La discorde qui avait séparé la sœur du frère n’épargna pas les deux belles-sœurs ; Eudocie en toute occasion embrassa la cause de son mari contre la femme qu’elle avait longtemps appelée sa mère. Dans les questions religieuses, où Pulchérie mettait tant d’intérêt, elle trouvait toujours en face d’elle sa filleule Athénaïs liguée contre sa croyance avec la cour, nestorienne d’abord, eutychienne ensuite, alors que Pulchérie restait invariablement attachée à la foi traditionnelle de l’église. Cette opposition déclarée avait valu à l’impératrice quelque ascendant sur Théodose ; elle patronnait parfois les ministres, Cyrus par exemple, et prenait part aux affaires. Cette rivalité de pouvoir entre les Augusta fut envenimée, suivant le dire de plusieurs historiens, par une autre plus personnelle, plus sensible au cœur des femmes, la jalousie.
# # #
● **Consignes**
• a. Relevez tous les noms de personnes mentionnés dans le texte sur Pulchérie et Eudocie.
• b. Traduisez en anglais, s'il vous plaît, cette phrase du texte : « Cette opposition déclarée avait valu à l’impératrice quelque ascendant sur Théodose ; elle patronnait parfois les ministres, Cyrus par exemple, et prenait part aux affaires. »
Les lignes qui suivent forment un matériau distinct du texte.

● **Données fournies**
# # #
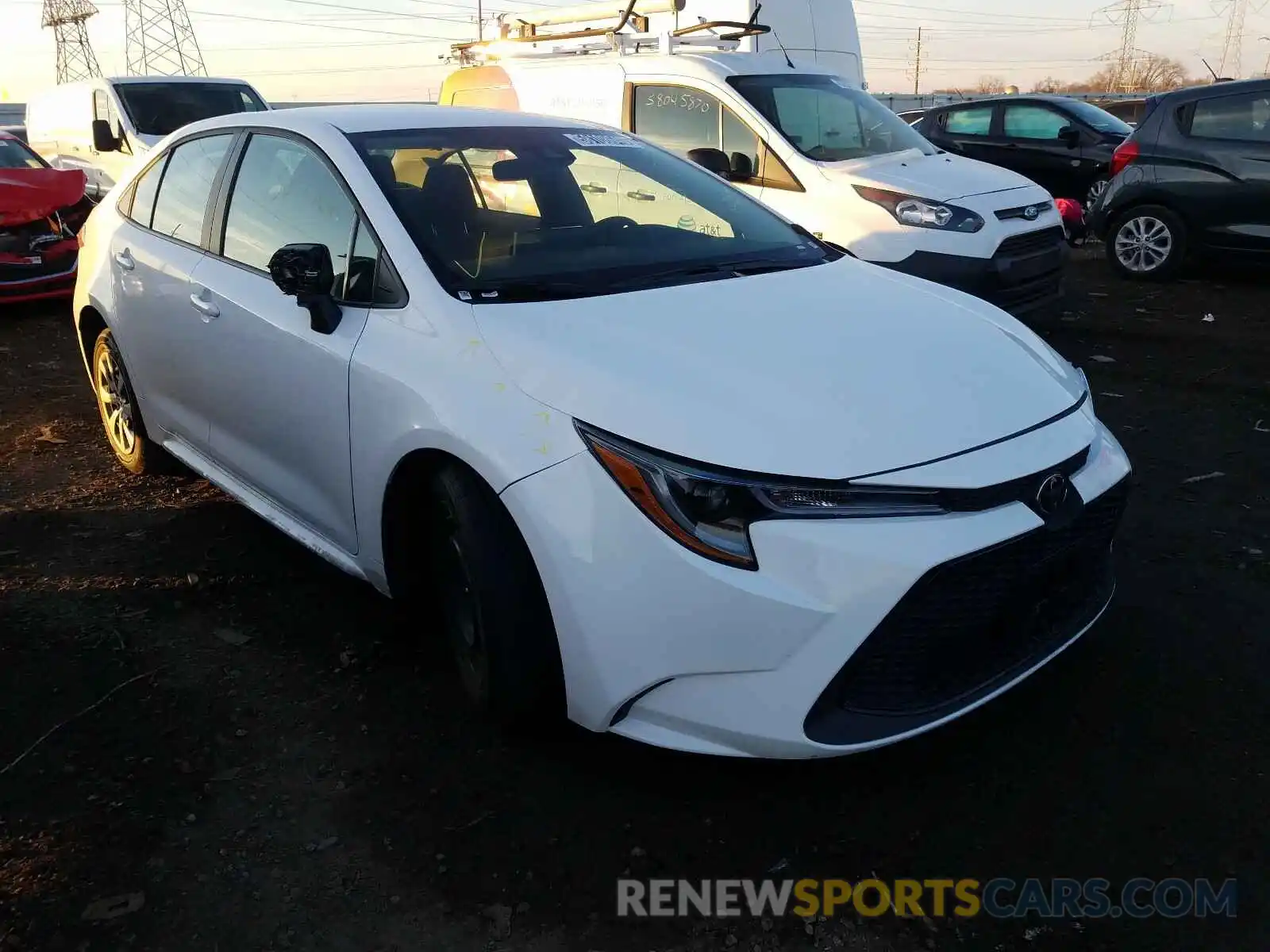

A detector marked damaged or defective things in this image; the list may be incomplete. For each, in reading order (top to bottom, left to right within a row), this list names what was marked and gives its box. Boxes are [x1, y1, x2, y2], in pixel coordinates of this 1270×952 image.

red damaged car [1, 130, 92, 305]
damaged front end of red car [1, 168, 92, 305]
# # #
● **Corrigé**
• a. Eudocie, Pulchérie, Athénaïs, Théodose, Cyrus

• b. This open opposition had earned the empress some influence over Theodosius; she sometimes sponsored ministers, Cyrus for example, and took part in public affairs.